■ EXERCISE ■
Can you recast the part of the listing that opens with the line containing "From the shooting position, what" and runs through the end of the listing as a Markdown table with the columns Row and Line, leaving out blank lines?

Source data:
+ + + + +
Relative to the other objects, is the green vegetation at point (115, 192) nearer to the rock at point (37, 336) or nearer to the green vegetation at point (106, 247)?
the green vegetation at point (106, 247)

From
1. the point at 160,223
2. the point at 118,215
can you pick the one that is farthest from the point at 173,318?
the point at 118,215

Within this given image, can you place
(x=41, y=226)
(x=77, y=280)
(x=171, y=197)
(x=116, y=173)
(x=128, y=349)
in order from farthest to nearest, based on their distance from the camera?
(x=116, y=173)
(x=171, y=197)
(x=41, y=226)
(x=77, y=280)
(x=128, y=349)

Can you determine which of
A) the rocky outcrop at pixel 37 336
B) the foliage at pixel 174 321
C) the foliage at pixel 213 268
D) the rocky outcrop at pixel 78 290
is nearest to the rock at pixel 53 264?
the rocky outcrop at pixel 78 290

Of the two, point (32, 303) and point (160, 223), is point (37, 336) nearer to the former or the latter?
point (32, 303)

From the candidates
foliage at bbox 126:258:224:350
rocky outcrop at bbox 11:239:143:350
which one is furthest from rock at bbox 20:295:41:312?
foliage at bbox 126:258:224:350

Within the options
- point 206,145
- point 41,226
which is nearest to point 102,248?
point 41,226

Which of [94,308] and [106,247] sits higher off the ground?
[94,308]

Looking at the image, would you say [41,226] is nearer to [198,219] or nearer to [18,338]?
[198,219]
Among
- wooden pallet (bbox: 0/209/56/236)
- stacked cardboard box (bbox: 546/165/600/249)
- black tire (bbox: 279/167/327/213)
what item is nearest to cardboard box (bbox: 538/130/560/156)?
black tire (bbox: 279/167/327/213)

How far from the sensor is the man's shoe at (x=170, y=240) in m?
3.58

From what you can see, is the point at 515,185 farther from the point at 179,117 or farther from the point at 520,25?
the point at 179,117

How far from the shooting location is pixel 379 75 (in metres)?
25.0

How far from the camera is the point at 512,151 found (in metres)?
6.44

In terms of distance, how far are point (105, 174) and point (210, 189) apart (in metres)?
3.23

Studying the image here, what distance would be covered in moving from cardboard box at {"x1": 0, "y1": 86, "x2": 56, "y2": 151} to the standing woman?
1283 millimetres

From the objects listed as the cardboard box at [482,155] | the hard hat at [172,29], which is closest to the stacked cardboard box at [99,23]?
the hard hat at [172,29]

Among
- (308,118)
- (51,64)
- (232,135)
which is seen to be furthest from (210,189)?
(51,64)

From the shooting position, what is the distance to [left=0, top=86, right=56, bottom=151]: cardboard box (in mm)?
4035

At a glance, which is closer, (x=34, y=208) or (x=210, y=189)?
+ + + + +
■ RESULT ■
| Row | Line |
|---|---|
| 1 | From the shooting position, what is the distance to [left=0, top=86, right=56, bottom=151]: cardboard box (in mm)? |
| 2 | 4035 |
| 3 | At a glance, which is closer, (x=34, y=208) or (x=210, y=189)? |